Proteases are a large family of enzymes involved in many important biological processes. Quantitative detection of the activity profile of specific target proteases is in high demand for the diagnosis and treatment monitoring of diseases such as cancers. The overexpression and enhanced activity of proteases were found to correlate well with cancer development. Protease inhibitors are also a class of major anti-cancer drug candidates. However, due to the presence of a large number (over 600) of proteases in human body, their complex interactions with each other, and large influence by the surrounding factors (such as buffer composition, pH value and temperature), it is challenging to accurately detect the activity of specific proteases in complex media. It is even more difficult to measure the activity profiles of a large set of proteases that are relevant to cancers. Here we summarize our studies on the development of a multiplex electrode array biosensor platform toward cancer diagnosis based on rapid profiling of multiple protease activities. Both nano- and micro-electrode arrays have been demonstrated for electrochemical detection of protease activities. The individually addressed 3x3 gold thin-film microelectrode array is particularly attractive for rapid profiling of multiple protease activities.

The general sensor scheme involves attaching short peptides with specific sequences of 4 to 8 amino acids on the electrode surface of the electrochemical sensor chip, which serve as the substrates for selective proteolysis by the cognate proteases. The far end is covalently attached with a ferrocene (Fc) group as the redox tag for electrochemical measurements. The quantity of the intact peptides on the electrode surface is measured with an AC voltammetry (ACV) method, which is proportional to the peak current at the specific electrode potential when Fc oxidation is oxidized into ferrocenium (Fc⁺). As the peptide is cleaved by the cognate protease, the peak current decreases continuously in the continuously repeated ACV curves. The recorded kinetic proteolytic curve can be quantitatively described by the heterogeneous Michaelis-Menten model following an exponential decay. The inverse of exponential decay time constant, i.e., 1/τ, is found to represent the protease activity which equals to [E](k_cat/K_M), where [E] is the protease concentration and k_cat/K_M is the specificity constant defined by the kinetic proteolytic reaction constant k_cat and the Michaelis equilibrium constant K_M. The k_cat/K_M values have been investigated versus the substrate peptide sequence and length, temperature, and buffer composition to optimize the detection for activity of cathepsin B, a potential cancer biomarker. The limit of detection (LOD) for activated cathepsin B can reach down to 0.57 pM, sufficient to directly detect cathepsin B in diluted human serum.

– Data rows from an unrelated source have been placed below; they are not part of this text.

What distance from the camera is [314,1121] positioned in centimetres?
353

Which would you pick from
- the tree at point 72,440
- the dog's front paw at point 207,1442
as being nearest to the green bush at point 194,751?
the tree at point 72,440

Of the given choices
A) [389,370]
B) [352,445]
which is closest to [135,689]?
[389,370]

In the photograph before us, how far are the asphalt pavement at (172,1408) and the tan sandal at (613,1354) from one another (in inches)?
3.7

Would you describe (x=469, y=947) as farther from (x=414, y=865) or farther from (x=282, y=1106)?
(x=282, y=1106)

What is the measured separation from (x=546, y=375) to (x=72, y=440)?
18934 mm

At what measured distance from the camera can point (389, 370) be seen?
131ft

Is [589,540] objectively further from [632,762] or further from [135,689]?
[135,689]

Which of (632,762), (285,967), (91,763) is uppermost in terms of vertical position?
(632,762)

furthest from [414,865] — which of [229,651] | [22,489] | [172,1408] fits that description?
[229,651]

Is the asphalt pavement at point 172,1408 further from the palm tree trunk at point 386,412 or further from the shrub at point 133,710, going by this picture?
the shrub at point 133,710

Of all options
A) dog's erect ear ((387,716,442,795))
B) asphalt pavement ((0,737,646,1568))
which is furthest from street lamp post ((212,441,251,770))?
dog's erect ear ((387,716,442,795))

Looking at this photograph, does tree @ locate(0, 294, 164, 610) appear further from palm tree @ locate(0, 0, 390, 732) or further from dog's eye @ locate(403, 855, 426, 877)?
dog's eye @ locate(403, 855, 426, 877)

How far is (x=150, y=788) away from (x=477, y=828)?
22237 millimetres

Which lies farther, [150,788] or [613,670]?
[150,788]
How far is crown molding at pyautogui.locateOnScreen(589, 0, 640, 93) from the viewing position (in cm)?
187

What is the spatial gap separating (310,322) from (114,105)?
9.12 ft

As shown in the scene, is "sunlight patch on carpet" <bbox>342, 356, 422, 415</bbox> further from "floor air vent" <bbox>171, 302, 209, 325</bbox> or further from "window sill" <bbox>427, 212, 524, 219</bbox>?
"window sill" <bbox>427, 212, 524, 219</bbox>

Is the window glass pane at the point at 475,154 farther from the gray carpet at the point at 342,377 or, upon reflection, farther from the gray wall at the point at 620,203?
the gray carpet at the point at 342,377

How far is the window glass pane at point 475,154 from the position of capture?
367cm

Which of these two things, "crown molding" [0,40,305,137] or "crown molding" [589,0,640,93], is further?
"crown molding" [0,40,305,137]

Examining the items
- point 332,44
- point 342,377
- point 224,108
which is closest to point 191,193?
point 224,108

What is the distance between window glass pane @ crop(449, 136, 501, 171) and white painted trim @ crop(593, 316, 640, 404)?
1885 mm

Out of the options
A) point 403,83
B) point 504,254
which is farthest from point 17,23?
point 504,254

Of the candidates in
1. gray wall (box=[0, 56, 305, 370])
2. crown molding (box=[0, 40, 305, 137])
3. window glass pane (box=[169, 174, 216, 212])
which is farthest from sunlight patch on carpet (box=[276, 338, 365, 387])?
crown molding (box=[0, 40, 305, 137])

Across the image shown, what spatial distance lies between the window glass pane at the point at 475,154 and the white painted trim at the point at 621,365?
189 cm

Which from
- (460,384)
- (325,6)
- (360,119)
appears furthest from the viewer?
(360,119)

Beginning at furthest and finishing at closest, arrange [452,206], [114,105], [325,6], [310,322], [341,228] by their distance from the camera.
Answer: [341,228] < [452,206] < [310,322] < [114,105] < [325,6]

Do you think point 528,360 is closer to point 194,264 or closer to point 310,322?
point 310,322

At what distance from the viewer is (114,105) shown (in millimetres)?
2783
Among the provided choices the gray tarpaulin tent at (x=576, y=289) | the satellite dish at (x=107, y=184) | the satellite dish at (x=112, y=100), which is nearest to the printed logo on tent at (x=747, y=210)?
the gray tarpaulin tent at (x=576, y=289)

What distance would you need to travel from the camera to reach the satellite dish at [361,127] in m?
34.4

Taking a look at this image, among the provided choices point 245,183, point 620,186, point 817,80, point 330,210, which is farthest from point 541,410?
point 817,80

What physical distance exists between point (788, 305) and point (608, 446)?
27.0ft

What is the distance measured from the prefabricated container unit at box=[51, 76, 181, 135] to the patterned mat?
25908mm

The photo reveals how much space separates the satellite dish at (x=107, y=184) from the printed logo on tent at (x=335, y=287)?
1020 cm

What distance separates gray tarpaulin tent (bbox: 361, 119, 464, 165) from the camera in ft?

This electrochemical method has been compared and validated with the commonly used affinity assay, i.e., enzyme-linked immunosorbent assay (ELISA). The ELISA measurements were found to be more sensitive to the concentration of proenzyme (zymogen), while the electrochemical method detects the activity of the proteases which reflects the intrinsic biological function. This provides more critical information than the concentration derived from ELISA.

Currently, two sets of peptides have been synthesized which are selective for detection of cathepsin B and ADAM-17, respectively. They are functionalized to the 3x3 gold thin-film microelectrode array and used to simultaneously detect these two types of proteases in serum samples from breast cancer patients at different stages. The activity profiles will be correlated to the cancer development.